**Task to complete**
Below are records with pictures. Transcribe exactly, and only, the lines from the line with "Moon Chae Won" to the line with "Prite Makeup Remover", both ends included, but not the pictures.

═════ Dataset records ═════

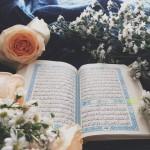 Sejarah Ringkas Pengumpulan Pengumpulan AL-Quran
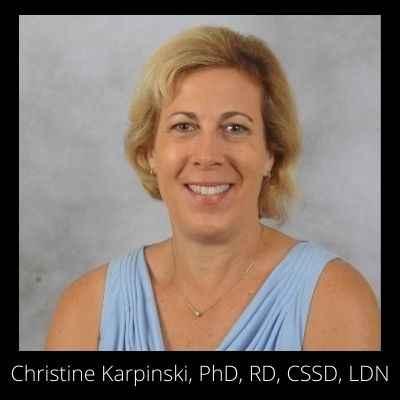 Christine Karpinski, PhD, RD, CSSD, LDN 400 x 400 black background
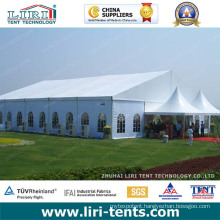 1000 People Wedding Party Tent for Outdoor Events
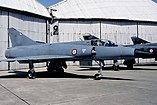 Dassault Mirage IIIC, France - Air Force AN1902092.jpg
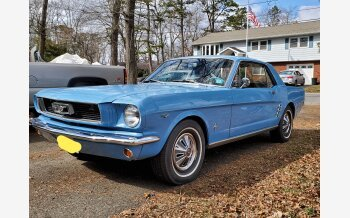 1966 Ford Mustang Coupe for sale 101293438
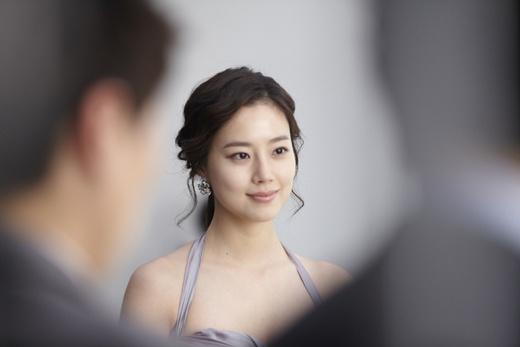 Moon Chae Won Endorses Samsung Direct Car Insurance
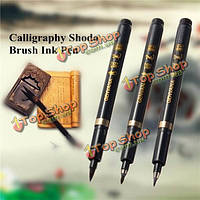 Ручка-маркер для каллиграфии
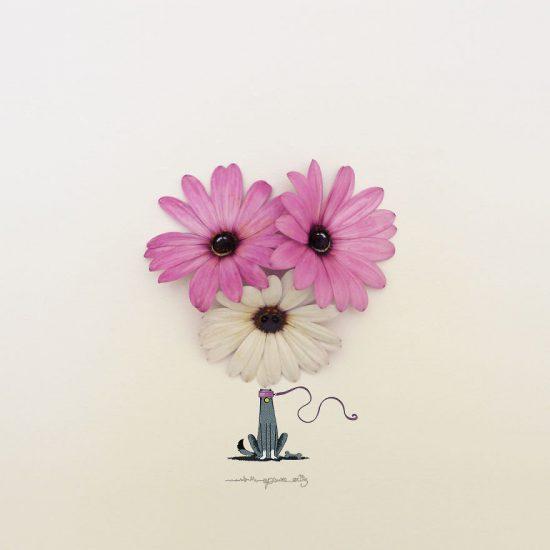 perro-flores-579ca32022564-png__880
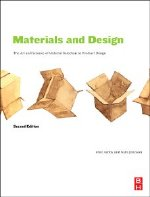 Materials and Design - The Art and Science of Material Selection in Product Design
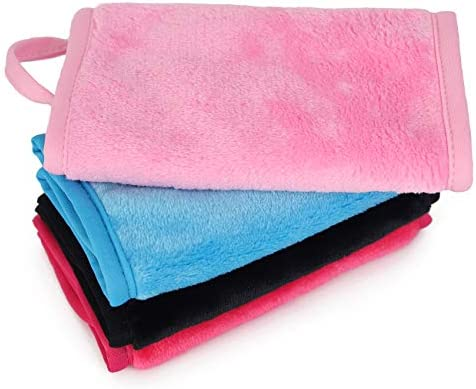 Prite Makeup Remover Cloth 4 Pack Reusable Microfiber Cleansing Towel with Lanyard Suitable product image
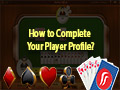 Rummy Passion: Structural Approach of Player Profile Completion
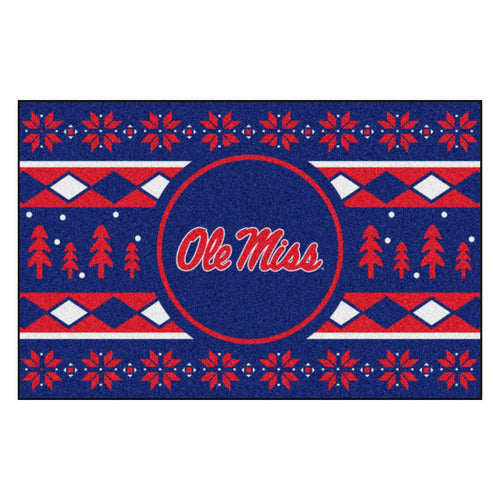 University of Mississippi Holiday Sweater Rug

═════

**Response area**
 Moon Chae Won Endorses Samsung Direct Car Insurance
 Ручка-маркер для каллиграфии
 perro-flores-579ca32022564-png__880
 Materials and Design - The Art and Science of Material Selection in Product Design
 Prite Makeup Remover Cloth 4 Pack Reusable Microfiber Cleansing Towel with Lanyard Suitable product image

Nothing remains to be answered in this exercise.